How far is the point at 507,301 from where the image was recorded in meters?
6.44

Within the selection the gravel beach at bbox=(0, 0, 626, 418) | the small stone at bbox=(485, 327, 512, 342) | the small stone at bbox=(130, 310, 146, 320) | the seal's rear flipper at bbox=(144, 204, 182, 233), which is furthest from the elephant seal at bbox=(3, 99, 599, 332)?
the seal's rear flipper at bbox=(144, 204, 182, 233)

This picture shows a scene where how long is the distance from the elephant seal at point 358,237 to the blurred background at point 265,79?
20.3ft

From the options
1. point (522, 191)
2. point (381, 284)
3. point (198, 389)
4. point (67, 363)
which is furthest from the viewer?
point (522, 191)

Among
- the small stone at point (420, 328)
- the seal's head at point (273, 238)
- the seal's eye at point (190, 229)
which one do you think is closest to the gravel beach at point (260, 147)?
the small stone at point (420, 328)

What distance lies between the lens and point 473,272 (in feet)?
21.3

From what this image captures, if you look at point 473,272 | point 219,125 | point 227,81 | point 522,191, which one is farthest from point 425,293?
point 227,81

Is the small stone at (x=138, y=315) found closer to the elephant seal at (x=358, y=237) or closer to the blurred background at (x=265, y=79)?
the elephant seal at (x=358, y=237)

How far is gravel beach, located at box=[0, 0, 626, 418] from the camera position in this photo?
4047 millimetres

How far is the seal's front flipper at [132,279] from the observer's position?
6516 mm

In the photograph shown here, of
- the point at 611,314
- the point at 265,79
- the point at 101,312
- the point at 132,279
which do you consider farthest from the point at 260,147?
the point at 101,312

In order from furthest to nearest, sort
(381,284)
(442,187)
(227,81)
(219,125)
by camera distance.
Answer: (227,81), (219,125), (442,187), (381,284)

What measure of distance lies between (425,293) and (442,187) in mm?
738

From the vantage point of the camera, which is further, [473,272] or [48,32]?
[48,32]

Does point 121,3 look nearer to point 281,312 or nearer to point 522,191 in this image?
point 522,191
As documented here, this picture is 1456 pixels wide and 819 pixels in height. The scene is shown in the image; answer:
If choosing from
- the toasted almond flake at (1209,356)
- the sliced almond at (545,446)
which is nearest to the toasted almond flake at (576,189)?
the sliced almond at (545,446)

============

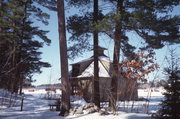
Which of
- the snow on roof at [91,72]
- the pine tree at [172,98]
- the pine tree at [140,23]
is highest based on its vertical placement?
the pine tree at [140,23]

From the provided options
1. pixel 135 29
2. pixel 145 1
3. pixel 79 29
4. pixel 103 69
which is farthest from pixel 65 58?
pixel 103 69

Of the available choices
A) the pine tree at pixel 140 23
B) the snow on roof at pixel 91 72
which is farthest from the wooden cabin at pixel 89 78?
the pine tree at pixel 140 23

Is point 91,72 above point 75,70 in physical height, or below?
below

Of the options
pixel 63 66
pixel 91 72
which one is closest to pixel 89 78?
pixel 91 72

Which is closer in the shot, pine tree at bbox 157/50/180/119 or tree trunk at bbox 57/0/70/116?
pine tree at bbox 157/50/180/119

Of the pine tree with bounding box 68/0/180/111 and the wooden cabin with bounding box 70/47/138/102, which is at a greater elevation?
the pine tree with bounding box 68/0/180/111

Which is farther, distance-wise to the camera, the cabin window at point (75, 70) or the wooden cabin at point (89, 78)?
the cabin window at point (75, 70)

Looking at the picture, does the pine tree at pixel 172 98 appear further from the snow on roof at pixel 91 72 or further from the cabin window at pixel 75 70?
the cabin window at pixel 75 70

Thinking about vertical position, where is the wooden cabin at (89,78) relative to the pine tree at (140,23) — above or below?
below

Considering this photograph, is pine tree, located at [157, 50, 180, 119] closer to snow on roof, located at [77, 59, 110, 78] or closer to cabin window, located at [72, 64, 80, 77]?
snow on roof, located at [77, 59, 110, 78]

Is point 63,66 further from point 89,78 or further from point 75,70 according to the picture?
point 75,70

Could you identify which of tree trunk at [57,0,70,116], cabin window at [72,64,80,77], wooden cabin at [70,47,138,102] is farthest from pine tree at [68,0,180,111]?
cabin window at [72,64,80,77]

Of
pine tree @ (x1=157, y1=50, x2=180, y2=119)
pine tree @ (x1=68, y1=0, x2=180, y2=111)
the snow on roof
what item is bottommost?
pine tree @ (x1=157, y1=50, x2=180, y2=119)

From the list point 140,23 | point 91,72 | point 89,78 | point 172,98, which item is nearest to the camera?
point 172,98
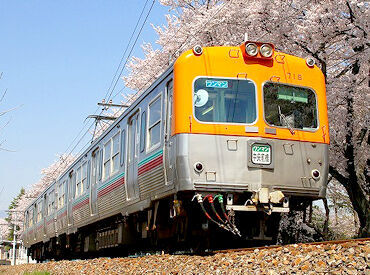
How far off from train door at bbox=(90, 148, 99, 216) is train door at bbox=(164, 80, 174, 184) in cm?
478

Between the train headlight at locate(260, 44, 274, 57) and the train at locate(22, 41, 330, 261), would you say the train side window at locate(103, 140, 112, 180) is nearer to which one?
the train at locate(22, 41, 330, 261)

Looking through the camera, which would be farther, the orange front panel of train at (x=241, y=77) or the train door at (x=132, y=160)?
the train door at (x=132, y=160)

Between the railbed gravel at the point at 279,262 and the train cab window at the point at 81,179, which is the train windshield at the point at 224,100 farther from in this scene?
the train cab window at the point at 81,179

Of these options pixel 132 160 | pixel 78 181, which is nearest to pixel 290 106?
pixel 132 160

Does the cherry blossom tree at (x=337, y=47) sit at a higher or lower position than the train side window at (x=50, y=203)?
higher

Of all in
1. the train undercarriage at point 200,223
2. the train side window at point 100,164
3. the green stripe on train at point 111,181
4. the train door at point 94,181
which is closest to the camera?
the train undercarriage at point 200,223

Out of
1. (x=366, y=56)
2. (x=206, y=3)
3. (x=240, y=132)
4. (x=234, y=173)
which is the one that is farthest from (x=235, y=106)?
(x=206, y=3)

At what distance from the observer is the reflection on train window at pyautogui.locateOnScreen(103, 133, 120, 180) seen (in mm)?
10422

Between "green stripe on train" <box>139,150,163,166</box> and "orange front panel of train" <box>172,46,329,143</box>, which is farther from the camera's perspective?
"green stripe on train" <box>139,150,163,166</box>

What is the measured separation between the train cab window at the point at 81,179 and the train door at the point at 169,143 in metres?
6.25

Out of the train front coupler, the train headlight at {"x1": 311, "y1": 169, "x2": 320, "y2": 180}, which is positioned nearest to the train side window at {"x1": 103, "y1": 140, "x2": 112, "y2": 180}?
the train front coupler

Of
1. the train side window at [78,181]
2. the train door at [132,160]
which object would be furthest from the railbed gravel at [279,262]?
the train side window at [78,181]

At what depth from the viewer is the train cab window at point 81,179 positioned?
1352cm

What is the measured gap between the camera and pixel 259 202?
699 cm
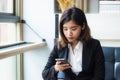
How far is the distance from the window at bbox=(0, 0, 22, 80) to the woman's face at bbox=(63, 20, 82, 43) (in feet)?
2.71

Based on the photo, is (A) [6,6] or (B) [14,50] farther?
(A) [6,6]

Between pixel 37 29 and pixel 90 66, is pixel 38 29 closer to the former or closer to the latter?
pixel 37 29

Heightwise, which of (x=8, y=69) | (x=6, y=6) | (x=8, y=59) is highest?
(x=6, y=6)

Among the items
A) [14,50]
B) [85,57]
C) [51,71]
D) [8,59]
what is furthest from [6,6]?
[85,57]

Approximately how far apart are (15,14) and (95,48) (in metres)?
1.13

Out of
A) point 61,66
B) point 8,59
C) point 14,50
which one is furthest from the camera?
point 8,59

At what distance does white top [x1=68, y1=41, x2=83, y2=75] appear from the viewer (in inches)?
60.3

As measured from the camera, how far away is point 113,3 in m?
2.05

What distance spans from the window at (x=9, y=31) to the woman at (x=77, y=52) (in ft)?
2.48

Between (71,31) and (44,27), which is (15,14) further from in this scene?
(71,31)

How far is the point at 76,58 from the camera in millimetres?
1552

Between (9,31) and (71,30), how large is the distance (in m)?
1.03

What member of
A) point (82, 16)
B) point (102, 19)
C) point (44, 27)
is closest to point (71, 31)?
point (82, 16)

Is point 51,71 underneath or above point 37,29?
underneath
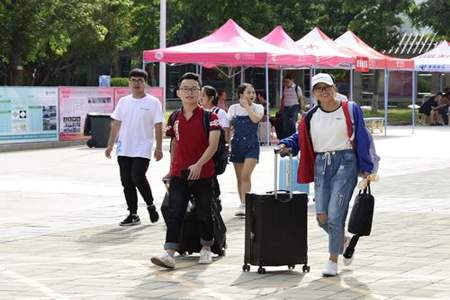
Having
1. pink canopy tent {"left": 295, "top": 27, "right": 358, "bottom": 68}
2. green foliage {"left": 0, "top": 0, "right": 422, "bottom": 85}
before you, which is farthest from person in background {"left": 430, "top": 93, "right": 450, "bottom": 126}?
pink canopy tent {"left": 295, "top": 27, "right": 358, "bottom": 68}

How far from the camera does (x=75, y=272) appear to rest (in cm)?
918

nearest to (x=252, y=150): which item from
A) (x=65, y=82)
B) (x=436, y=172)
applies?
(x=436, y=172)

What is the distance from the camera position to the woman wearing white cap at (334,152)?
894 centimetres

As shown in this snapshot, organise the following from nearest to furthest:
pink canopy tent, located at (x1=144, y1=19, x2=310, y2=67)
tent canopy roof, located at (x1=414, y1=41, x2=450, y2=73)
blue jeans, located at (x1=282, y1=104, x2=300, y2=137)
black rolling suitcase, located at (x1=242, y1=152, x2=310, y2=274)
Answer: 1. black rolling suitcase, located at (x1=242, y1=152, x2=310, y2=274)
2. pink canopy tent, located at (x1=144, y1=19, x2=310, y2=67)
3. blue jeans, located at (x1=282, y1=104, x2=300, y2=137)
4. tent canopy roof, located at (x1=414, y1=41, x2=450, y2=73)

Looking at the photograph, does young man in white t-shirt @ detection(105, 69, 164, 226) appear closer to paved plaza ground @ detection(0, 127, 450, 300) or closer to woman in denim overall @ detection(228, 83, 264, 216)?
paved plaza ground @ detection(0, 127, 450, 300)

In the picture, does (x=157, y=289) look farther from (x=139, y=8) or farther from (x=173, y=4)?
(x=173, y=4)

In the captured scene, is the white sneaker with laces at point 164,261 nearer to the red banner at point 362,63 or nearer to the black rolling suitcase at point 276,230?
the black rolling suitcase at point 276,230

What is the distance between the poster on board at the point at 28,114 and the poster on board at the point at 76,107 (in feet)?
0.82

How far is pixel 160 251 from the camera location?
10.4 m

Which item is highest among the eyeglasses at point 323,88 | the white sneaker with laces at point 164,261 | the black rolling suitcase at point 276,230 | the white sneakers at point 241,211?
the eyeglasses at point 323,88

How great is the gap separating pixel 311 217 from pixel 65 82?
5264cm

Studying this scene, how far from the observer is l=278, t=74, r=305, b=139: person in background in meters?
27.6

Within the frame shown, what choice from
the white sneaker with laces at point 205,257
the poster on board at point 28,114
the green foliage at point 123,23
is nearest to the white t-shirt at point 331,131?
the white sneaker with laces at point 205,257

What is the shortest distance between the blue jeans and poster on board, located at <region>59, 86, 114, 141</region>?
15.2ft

============

__TASK TO COMPLETE__: Show every line of the records above that contains the word "blue".

__RESULT BELOW__:
blue jeans, located at (x1=282, y1=104, x2=300, y2=137)
3. blue jeans, located at (x1=282, y1=104, x2=300, y2=137)
What is the shortest distance between the blue jeans and poster on board, located at <region>59, 86, 114, 141</region>?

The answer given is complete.